■ Job
Every entry needs to be printed exactly, please.

■ Records for the task
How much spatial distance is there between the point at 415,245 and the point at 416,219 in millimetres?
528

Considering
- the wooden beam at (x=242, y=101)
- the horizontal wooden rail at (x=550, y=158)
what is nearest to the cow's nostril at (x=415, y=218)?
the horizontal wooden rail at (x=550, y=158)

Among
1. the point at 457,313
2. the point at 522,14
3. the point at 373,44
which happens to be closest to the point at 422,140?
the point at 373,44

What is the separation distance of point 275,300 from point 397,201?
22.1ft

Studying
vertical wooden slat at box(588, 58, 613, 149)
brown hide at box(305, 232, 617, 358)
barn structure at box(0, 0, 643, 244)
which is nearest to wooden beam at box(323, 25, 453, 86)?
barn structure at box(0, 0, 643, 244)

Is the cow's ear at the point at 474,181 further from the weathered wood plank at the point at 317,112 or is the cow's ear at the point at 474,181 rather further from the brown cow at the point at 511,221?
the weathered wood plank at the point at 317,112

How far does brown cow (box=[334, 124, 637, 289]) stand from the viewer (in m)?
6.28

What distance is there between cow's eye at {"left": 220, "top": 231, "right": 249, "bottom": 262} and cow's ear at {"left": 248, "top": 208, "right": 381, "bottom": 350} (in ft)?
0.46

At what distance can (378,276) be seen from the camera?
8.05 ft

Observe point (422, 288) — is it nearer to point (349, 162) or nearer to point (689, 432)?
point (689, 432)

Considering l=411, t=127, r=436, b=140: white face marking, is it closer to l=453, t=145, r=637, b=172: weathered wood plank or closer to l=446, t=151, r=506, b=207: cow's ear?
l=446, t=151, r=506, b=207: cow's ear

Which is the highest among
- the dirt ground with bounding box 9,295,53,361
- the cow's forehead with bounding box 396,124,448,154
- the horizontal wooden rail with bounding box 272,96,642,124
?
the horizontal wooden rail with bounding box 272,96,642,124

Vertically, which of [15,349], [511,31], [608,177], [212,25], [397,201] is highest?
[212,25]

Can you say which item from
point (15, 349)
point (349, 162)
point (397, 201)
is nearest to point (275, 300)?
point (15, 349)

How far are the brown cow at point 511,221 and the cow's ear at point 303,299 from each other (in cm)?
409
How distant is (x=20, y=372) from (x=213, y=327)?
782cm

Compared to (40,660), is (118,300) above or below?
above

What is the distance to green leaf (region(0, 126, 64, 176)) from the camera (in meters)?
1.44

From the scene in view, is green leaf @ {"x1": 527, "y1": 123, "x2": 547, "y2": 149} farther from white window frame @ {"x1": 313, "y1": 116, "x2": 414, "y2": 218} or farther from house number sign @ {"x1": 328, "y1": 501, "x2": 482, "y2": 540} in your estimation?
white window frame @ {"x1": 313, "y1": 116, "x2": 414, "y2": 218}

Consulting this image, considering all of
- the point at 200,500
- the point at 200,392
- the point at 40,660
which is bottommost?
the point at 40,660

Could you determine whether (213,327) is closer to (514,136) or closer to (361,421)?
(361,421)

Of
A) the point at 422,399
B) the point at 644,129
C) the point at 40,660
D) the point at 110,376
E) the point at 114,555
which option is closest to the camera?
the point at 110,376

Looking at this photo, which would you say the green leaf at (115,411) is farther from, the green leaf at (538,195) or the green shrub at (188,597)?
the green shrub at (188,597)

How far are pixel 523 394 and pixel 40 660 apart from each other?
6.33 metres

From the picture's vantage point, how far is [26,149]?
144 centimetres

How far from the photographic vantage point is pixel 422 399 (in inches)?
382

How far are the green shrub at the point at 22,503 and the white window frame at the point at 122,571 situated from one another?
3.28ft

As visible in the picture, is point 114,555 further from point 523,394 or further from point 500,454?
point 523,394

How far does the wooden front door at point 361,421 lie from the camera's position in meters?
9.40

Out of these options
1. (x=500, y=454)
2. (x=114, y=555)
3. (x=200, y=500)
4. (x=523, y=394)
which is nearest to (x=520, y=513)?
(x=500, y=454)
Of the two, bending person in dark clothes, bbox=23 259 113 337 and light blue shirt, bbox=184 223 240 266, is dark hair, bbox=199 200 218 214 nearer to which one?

■ Output of the exercise
How much spatial distance is there between the point at 415,245 and the point at 416,219 in millimetres?
528

Considering
- the wooden beam at (x=242, y=101)
- the horizontal wooden rail at (x=550, y=158)
what is nearest to the cow's nostril at (x=415, y=218)?
the horizontal wooden rail at (x=550, y=158)

Among
1. the point at 457,313
2. the point at 522,14
3. the point at 373,44
which happens to be closest to the point at 422,140?
the point at 373,44

What is the separation distance of point 275,300 from point 397,201?
22.1ft

Studying
vertical wooden slat at box(588, 58, 613, 149)
brown hide at box(305, 232, 617, 358)
barn structure at box(0, 0, 643, 244)
which is nearest to wooden beam at box(323, 25, 453, 86)?
barn structure at box(0, 0, 643, 244)

Is the cow's ear at the point at 474,181 further from the weathered wood plank at the point at 317,112 or is the cow's ear at the point at 474,181 rather further from the brown cow at the point at 511,221?
the weathered wood plank at the point at 317,112

How far does brown cow (box=[334, 124, 637, 289]) stand from the viewer (in m)?
6.28

What distance is there between cow's eye at {"left": 220, "top": 231, "right": 249, "bottom": 262} and cow's ear at {"left": 248, "top": 208, "right": 381, "bottom": 350} (in ft)?
0.46

At what distance can (378,276) be seen from the camera?
8.05 ft

Observe point (422, 288) — is it nearer to point (349, 162) or nearer to point (689, 432)?
point (689, 432)

Considering l=411, t=127, r=436, b=140: white face marking, is it closer to l=453, t=145, r=637, b=172: weathered wood plank or closer to l=446, t=151, r=506, b=207: cow's ear?
l=446, t=151, r=506, b=207: cow's ear

Which is the highest among
- the dirt ground with bounding box 9,295,53,361
- the cow's forehead with bounding box 396,124,448,154
- the horizontal wooden rail with bounding box 272,96,642,124
?
the horizontal wooden rail with bounding box 272,96,642,124

Vertically, which of [15,349], [511,31], [608,177], [212,25], [397,201] is highest?
[212,25]

Can you say which item from
point (15, 349)
point (349, 162)
point (397, 201)
is nearest to point (275, 300)?
point (15, 349)

How far are the brown cow at point 511,221 and the cow's ear at point 303,299 from each other (in cm)?
409
How distant is (x=20, y=372) from (x=213, y=327)?
782cm

Compared to (40,660), is (118,300) above or below?
above

What is the distance to green leaf (region(0, 126, 64, 176)) from the camera (in meters)?
1.44

From the scene in view, is green leaf @ {"x1": 527, "y1": 123, "x2": 547, "y2": 149} farther from white window frame @ {"x1": 313, "y1": 116, "x2": 414, "y2": 218} or farther from house number sign @ {"x1": 328, "y1": 501, "x2": 482, "y2": 540} in your estimation?
white window frame @ {"x1": 313, "y1": 116, "x2": 414, "y2": 218}

Consulting this image, considering all of
- the point at 200,500
- the point at 200,392
- the point at 40,660
which is bottommost?
the point at 40,660

Could you determine whether (213,327) is closer to (514,136) or closer to (361,421)?
(361,421)

Of
A) the point at 422,399
B) the point at 644,129
C) the point at 40,660
D) the point at 110,376
E) the point at 114,555
which option is closest to the camera?
the point at 110,376

Looking at this photo, which would you say the green leaf at (115,411) is farther from, the green leaf at (538,195) or the green shrub at (188,597)?
the green shrub at (188,597)

How far are pixel 523 394 and pixel 40 660 apart from each other?
6.33 metres

From the picture's vantage point, how far is [26,149]?
144 centimetres

How far from the photographic vantage point is pixel 422 399 (in inches)?
382

How far are the green shrub at the point at 22,503 and the white window frame at the point at 122,571 situated from one another?
3.28ft

As visible in the picture, is point 114,555 further from point 523,394 or further from point 500,454?
point 523,394

How far does the wooden front door at point 361,421 lie from the camera's position in meters?
9.40

Out of these options
1. (x=500, y=454)
2. (x=114, y=555)
3. (x=200, y=500)
4. (x=523, y=394)
which is nearest to (x=520, y=513)?
(x=500, y=454)
Of the two, bending person in dark clothes, bbox=23 259 113 337 and light blue shirt, bbox=184 223 240 266, is dark hair, bbox=199 200 218 214 nearer to which one?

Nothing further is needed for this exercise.